Question: What drawn you to theatre criticism? And who are your influences? Charney: I've loved theatre since I was a kid. I was raised in a mill town in SC and I found that theatre represented an escape for me, one that actually drew me into the life of the imagination. Mill folks are desperate, and I needed an escape from a life that involved Southern Baptists telling me that, as the only Jewish family in town, that I was going to hell. Interesting, Ademola, but I found that I needed to be the sort of artist who saw the big picture, who understood life outside of my Southern upbringing. Theatre represented an escape.
Question:Can you discuss O'Neill National Critics Institute expanded curriculum?

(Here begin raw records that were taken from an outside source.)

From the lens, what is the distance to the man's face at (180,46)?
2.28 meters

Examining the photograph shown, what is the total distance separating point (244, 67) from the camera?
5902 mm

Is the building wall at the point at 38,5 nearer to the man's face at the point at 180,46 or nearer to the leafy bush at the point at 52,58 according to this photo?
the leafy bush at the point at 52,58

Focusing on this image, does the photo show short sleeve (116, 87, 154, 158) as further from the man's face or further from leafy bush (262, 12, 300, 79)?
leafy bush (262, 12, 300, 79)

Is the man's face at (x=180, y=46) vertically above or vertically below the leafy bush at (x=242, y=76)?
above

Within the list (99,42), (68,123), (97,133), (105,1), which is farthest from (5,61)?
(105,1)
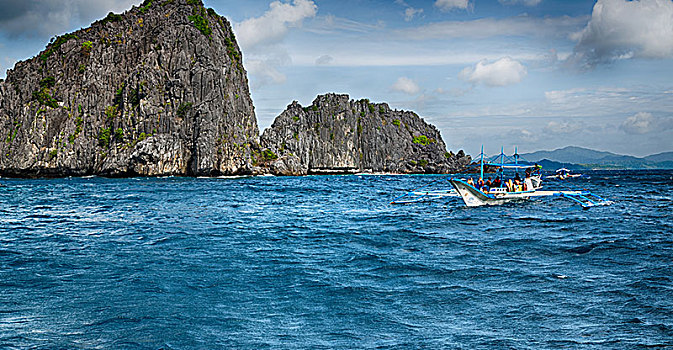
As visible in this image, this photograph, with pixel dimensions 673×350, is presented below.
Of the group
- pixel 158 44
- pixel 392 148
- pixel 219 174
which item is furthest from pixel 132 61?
pixel 392 148

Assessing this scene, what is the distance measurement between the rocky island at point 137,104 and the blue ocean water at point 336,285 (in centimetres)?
8844

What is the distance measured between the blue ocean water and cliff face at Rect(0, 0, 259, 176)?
288 ft

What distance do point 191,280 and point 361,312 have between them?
17.8ft

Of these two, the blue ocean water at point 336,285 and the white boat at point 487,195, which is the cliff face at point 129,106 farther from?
the blue ocean water at point 336,285

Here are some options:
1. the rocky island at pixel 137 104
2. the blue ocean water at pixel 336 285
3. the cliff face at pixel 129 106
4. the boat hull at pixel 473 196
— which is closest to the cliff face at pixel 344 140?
the rocky island at pixel 137 104

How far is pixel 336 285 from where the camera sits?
1286cm

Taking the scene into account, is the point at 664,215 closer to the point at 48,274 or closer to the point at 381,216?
the point at 381,216

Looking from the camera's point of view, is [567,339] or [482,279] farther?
[482,279]

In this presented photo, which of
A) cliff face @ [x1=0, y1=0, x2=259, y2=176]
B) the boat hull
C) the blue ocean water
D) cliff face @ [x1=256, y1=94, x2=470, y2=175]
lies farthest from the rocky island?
the blue ocean water

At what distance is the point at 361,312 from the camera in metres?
10.5

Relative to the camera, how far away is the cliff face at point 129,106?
4326 inches

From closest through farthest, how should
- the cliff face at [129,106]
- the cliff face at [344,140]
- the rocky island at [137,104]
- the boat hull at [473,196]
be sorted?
the boat hull at [473,196] → the cliff face at [129,106] → the rocky island at [137,104] → the cliff face at [344,140]

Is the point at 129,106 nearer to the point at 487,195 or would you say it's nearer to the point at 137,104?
the point at 137,104

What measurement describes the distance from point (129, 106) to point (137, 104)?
198 cm
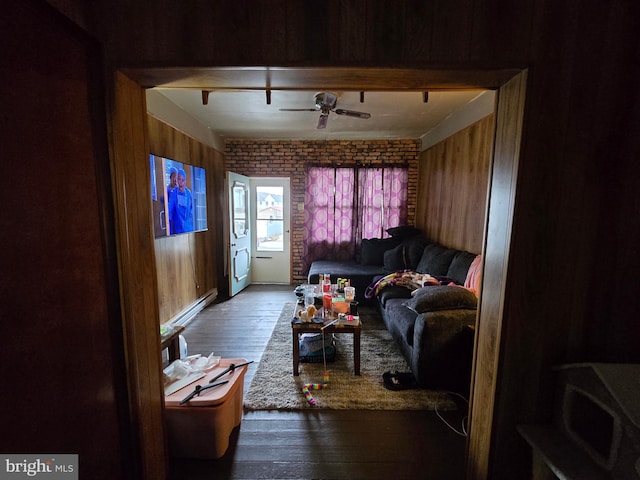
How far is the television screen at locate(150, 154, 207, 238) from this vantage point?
274 centimetres

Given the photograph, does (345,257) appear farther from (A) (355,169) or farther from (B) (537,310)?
(B) (537,310)

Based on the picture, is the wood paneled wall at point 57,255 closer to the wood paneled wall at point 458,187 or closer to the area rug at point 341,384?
the area rug at point 341,384

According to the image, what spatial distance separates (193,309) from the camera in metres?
3.61

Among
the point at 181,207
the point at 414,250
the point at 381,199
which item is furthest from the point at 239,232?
the point at 414,250

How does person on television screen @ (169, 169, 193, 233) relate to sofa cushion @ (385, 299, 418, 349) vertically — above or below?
above

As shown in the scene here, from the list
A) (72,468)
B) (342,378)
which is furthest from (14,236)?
(342,378)

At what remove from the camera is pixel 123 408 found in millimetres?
1124

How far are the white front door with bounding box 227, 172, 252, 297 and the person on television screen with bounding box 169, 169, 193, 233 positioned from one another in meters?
0.77

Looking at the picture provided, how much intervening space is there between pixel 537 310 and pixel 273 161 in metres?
4.48

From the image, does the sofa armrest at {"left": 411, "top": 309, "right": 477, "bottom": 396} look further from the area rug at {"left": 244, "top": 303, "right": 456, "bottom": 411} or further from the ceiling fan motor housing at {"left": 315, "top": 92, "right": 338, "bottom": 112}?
the ceiling fan motor housing at {"left": 315, "top": 92, "right": 338, "bottom": 112}

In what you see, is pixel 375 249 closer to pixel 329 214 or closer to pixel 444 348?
pixel 329 214

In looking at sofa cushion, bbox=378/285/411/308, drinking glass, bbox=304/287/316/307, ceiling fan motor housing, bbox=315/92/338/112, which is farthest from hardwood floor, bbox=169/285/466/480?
ceiling fan motor housing, bbox=315/92/338/112

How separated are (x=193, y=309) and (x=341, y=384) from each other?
234 centimetres

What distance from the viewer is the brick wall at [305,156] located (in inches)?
188
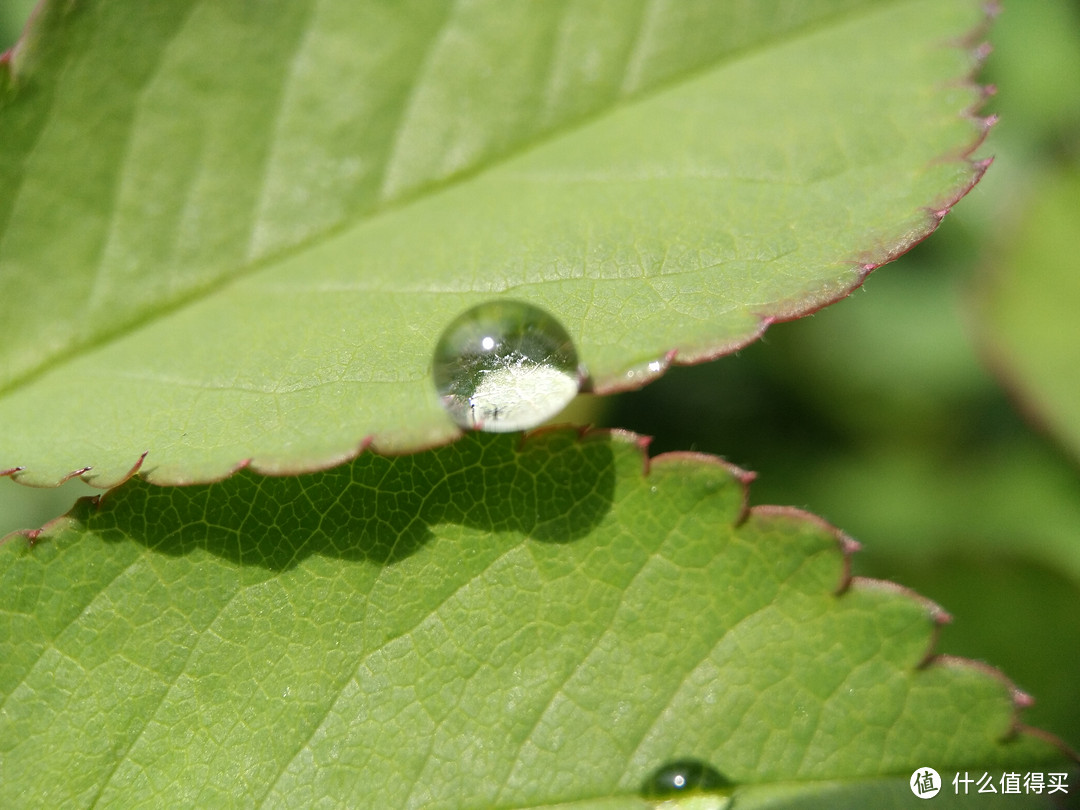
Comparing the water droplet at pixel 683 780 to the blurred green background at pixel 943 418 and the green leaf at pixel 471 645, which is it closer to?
the green leaf at pixel 471 645

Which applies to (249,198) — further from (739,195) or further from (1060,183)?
(1060,183)

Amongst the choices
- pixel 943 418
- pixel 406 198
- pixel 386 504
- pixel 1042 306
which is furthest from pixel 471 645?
pixel 943 418

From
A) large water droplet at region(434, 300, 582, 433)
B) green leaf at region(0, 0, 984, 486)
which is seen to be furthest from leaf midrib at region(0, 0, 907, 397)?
large water droplet at region(434, 300, 582, 433)

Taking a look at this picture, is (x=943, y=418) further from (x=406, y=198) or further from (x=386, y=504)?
(x=386, y=504)

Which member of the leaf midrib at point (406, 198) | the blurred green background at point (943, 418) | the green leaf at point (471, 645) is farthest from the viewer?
the blurred green background at point (943, 418)

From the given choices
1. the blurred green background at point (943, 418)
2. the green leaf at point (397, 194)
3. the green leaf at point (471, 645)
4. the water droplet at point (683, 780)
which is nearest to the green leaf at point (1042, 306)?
the blurred green background at point (943, 418)
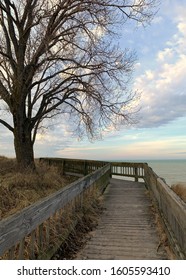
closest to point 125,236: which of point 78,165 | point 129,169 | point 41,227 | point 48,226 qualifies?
point 48,226

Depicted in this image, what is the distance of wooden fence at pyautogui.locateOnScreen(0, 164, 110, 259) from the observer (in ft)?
11.7

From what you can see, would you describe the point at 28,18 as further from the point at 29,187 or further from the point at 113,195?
the point at 113,195

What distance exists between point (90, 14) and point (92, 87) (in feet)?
11.4

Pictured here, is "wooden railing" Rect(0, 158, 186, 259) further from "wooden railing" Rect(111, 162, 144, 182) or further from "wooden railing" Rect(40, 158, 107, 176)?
"wooden railing" Rect(40, 158, 107, 176)

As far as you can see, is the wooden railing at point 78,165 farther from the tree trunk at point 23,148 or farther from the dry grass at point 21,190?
the dry grass at point 21,190

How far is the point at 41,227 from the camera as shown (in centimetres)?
473

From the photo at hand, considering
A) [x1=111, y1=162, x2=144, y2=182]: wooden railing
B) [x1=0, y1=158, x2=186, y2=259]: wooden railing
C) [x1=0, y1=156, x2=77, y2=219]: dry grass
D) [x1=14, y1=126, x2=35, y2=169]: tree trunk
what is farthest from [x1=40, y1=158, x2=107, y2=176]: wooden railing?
[x1=0, y1=158, x2=186, y2=259]: wooden railing

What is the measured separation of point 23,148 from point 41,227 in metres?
11.8

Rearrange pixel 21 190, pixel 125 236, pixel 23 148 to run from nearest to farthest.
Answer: pixel 125 236 < pixel 21 190 < pixel 23 148

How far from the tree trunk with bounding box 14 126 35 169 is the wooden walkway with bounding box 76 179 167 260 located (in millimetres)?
7088

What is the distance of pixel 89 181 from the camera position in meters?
8.91

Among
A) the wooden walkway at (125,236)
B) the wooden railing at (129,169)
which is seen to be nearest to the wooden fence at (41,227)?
the wooden walkway at (125,236)

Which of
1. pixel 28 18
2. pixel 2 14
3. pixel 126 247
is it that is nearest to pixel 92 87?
pixel 28 18

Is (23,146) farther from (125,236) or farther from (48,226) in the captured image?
(48,226)
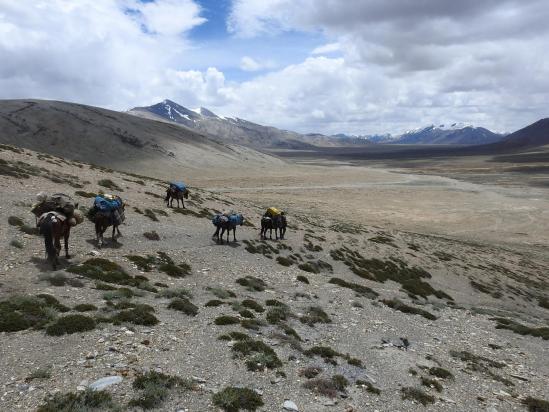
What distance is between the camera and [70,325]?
1245cm

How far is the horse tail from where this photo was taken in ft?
55.8

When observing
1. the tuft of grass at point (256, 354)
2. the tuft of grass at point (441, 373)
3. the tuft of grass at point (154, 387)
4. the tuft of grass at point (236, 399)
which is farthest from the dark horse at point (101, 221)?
the tuft of grass at point (441, 373)

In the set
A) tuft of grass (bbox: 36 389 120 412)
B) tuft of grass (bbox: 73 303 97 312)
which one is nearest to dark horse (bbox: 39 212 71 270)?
tuft of grass (bbox: 73 303 97 312)

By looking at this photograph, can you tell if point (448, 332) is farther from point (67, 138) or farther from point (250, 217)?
point (67, 138)

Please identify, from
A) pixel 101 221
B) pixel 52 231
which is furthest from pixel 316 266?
pixel 52 231

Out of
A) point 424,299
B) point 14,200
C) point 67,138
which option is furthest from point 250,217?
point 67,138

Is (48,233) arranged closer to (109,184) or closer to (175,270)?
(175,270)

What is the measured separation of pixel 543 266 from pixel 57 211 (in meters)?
57.6

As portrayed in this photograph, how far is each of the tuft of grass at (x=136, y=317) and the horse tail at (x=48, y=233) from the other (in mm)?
5643

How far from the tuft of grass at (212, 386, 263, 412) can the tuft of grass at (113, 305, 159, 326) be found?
14.6 ft

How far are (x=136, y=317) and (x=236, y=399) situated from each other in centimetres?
527

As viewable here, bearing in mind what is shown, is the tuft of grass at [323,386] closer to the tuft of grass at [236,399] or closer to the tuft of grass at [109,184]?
the tuft of grass at [236,399]

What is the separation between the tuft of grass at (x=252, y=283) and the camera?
21.9 metres

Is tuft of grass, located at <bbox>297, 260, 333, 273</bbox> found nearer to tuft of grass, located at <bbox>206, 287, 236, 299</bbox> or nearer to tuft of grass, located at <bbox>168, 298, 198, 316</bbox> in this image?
tuft of grass, located at <bbox>206, 287, 236, 299</bbox>
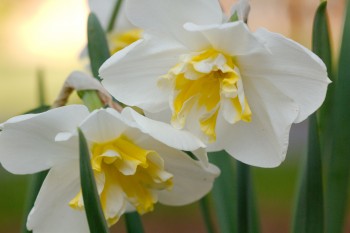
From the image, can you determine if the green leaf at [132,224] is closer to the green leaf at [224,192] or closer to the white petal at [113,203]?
the green leaf at [224,192]

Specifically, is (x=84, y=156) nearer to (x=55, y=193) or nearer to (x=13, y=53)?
(x=55, y=193)

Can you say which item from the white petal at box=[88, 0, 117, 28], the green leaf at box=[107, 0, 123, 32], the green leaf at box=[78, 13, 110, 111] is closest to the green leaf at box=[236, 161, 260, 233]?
the green leaf at box=[78, 13, 110, 111]

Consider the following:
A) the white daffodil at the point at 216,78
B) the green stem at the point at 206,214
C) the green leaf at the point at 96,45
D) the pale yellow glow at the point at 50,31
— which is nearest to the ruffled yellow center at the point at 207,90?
the white daffodil at the point at 216,78

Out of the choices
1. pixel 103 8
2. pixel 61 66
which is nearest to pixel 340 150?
pixel 103 8

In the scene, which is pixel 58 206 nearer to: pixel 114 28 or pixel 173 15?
pixel 173 15

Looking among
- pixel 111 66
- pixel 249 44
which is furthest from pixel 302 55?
pixel 111 66
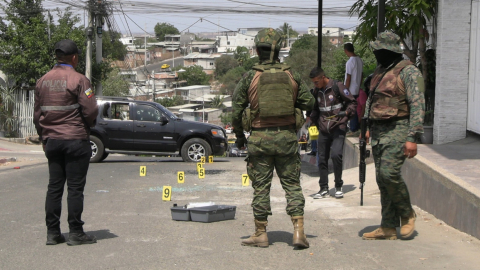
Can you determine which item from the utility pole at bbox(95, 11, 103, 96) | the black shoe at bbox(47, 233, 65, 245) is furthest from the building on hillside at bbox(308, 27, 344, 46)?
the black shoe at bbox(47, 233, 65, 245)

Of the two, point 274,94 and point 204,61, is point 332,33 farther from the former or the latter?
point 274,94

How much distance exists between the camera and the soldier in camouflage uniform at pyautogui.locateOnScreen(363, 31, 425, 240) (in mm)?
5379

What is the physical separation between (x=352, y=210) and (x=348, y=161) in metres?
4.82

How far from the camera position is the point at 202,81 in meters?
111

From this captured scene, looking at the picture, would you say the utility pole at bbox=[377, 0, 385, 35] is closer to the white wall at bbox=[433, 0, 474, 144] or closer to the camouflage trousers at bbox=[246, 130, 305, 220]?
the white wall at bbox=[433, 0, 474, 144]

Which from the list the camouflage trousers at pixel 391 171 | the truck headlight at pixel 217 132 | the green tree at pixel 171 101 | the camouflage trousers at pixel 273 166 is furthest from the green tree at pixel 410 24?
the green tree at pixel 171 101

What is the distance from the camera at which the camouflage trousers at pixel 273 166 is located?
5469 millimetres

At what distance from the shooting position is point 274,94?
5426 millimetres

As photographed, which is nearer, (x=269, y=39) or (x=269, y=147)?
(x=269, y=147)

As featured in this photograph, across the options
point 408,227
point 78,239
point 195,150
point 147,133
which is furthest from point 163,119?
point 408,227

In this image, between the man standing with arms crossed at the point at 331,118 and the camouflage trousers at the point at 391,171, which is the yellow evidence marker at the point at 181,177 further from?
the camouflage trousers at the point at 391,171

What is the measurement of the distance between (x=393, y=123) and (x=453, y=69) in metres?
4.94

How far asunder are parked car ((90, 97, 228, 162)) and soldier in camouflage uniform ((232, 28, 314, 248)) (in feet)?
32.6

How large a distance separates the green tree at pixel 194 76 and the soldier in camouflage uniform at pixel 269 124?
102872mm
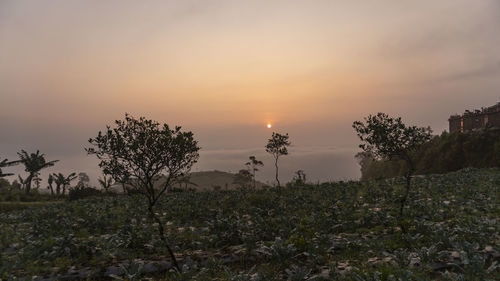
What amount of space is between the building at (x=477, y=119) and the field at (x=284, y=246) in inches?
2662

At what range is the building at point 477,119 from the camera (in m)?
76.6

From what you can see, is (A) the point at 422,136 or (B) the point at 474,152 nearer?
(A) the point at 422,136

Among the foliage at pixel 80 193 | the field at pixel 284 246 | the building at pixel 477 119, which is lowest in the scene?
the foliage at pixel 80 193

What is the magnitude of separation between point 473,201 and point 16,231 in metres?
Answer: 36.4

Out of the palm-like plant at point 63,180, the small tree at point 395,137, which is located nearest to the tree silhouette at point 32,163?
the palm-like plant at point 63,180

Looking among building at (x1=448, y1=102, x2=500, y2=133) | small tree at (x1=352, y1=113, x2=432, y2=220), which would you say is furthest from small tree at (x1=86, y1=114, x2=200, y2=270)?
building at (x1=448, y1=102, x2=500, y2=133)

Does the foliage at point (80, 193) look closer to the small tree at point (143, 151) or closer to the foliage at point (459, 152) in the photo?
the small tree at point (143, 151)

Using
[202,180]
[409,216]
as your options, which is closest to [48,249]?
[409,216]

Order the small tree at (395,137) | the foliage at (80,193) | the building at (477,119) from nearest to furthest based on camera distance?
the small tree at (395,137) < the foliage at (80,193) < the building at (477,119)

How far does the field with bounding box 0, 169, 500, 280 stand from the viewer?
36.9ft

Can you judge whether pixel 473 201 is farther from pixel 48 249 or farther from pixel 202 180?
pixel 202 180

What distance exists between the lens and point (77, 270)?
13.9 metres

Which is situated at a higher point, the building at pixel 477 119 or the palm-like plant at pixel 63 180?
the building at pixel 477 119

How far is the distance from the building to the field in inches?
2662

Charney:Yes, with Chris Jones at the helm, we are actually doing more than theatre criticism. We're having them critique restaurants and dance pieces as well, understanding that critical acumen is related to more than just theatre. We're also seeing more fully-realized plays, from Trinity Rep to Goodspeed. Love the idea that we are reaching out. I'm National Chair of the Institute for Theatre Journalism and Advocacy, and that also tries hard to ask critics to look at the big picture, to understand writing in terms of blogs, tweets, and interviews—more than just traditional criticism.
Question: How many critic fellows are in this year O'Neill summer program? How are they spending their days?
Charney:This year, more than any year other than 2002, when we divided 14 among two 2-week sessions. They write, discuss their writing in round table criticism, and hear about the profession from the best in the business.
Question: What are you doing at the O'Neill National Critics Institute to revive American drama criticism?
Charney:Teaching students the tenets of good, responsible criticism. Bettering their writing. Discussing parameters. Building skill sets.
Question: What are the factors that led to the decline of American drama criticism?
Charney:I don't think there is a decline. I mean, traditional criticism is less in terms of newspapers, but we have blogs, tweets, and all kinds of opportunities to be published. In other words, there is just as much opportunity, even more, to express your opinion in writing—maybe less in terms of news writing, but more in terms of opportunities. We are training the best in theatre writing.
Question: Why do you think there are dearth of female, Latino and African-American voices in theater criticism?
Charney: I don't. I believe that all writers are being heard right now, and the O'Neill actually fosters diversity
Question: What is your view on non traditional casting?
Charney: I'm all for it. I believe we cast the best actors for the roles.
Question: What are the rules of theater criticism?
Charney: There aren't real rules. We need to foster responsible theatre criticism, critics who can write and support their craft. We need advocates, critics who represent their affection for the theatre, even when they critique it.